Snoeien. Bij het snoeien gaat er om de goede vruchttakken te bewaren en de verkeerde weg te knippen. Vroeger werd met de zaag gesnoeid. Een zaag op een stok, zo lang mogelijk. Dan hoefde men niet met de ladder om de boom heen te lopen. Nu wordt gesnoeid met een moderne schaar.
Fruitverkoop. In juli werd het fruit ‘op het hout’ verkocht, d.w.z. voordat het was geoogst. De koper moest zelf voor de pluk zorgen, met risico van een slechte oogst. Tijdens grote verkopingen werden alle boomgaarden in de omgeving geveild.
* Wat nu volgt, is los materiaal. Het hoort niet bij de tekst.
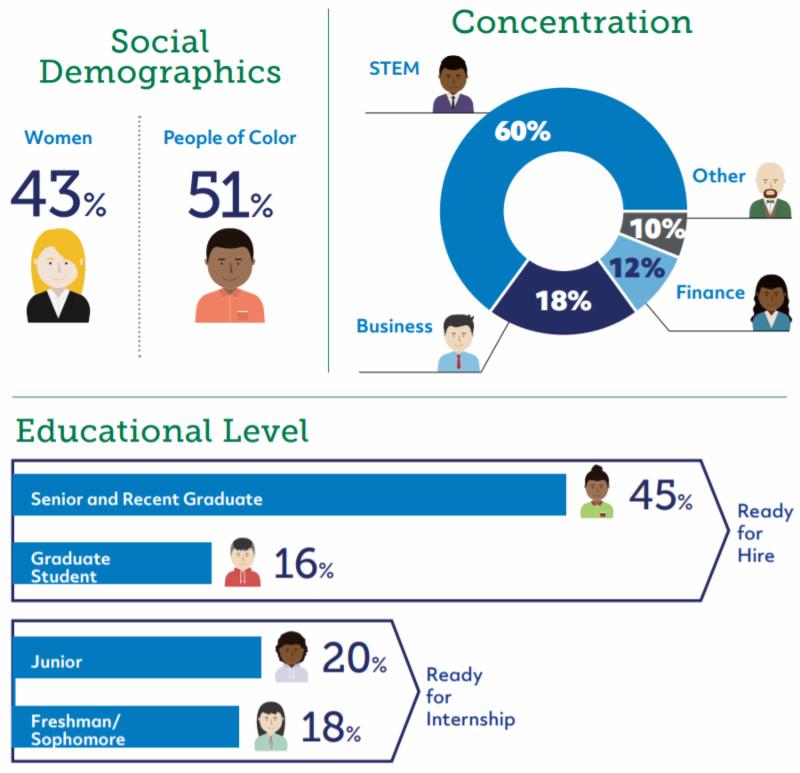Nextgen leaders composition infographic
Armenboomgaard. Als een eigenaar overleed en er geen erfgenamen waren, werden de boomgaarden aan de armenbesturen geschonken. Met de opbrengst werden armen in de omgeving gesteund. Deze armenboomgaarden waren eigendom van de katholieke kerk en de hervormde kerk. Toen het onderhoud meer kostte dan het fruit opbracht, verkochten veel armenbesturen de boomgaarden.
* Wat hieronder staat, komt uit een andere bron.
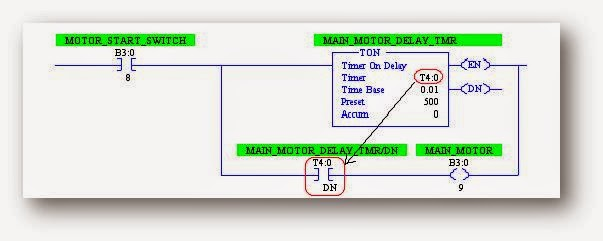 Types Of Timers In Plc On Delay Timer Ton Plc Plc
Rassen. Vroeger was de Goudreinette het hoofdbestanddeel van de boomgaard. Verder waren er nog diverse oude rassen appel en peren. Een keer waren Keuleman appels samen met andere appels naar de appelmoesfabriek in Geldermalsen gebracht. Die appels waren zo hard dat de machines er van kapot gingen.